First production of marketable gas now set for 2033

The Commerciality Declaration for Cyprus’ Glaucus and Pegasus gas discoveries made this week marks an important milestone – not only for the island, but also for ExxonMobil’s wider Eastern Mediterranean strategy. After almost eight years of exploration, the company has formally moved from proving the existence of gas to planning its development. Yet, contrary to appearances, the more important strategic decisions still lie ahead.

Recent developments reveal an increasingly coherent regional strategy extending well beyond Cyprus. ExxonMobil appears to be positioning itself across Cyprus and Egypt while deliberately delaying major infrastructure commitments until it has a clearer picture of the region’s total resource potential. Rather than developing individual discoveries, the company seems intent on building an integrated Eastern Mediterranean gas province capable of supplying international markets.
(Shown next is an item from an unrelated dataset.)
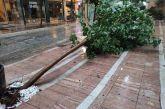 Πτώση δένδρου στο κέντρο του Αγρινίου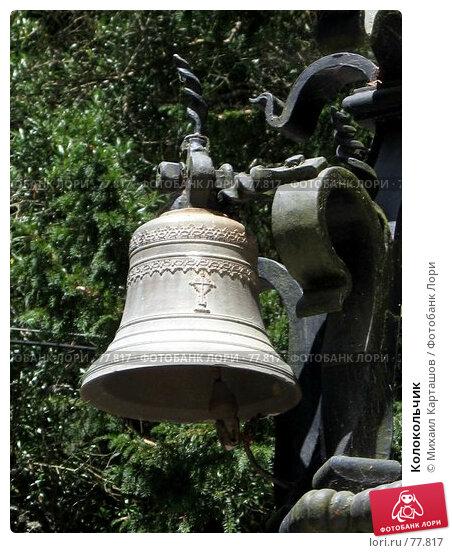 Колокольчик, эксклюзивное фото № 77817, снято 29 июля 2007 г. (c) Михаил Карташов / Фотобанк Лори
Assets, resources and exploration

ExxonMobil and QatarEnergy currently hold Blocks 5 and 10 offshore Cyprus and are expected to be “handed” adjacent Blocks 4 and 10A on their own terms. Their principal discoveries, Glaucus and Pegasus, are estimated to contain around 6-9 trillion cubic feet (tcf) of gas.

Their commerciality declaration represents a major milestone, but not the end of the story. As ExxonMobil’s Vice-President of Exploration John Ardill explained, commerciality marks the transition “from exploration to development.” Additional appraisal drilling at Pegasus is planned for late 2026, followed by front-end engineering and design (FEED), with the company targeting a final investment decision (FID) in 2029 and first production in 2033.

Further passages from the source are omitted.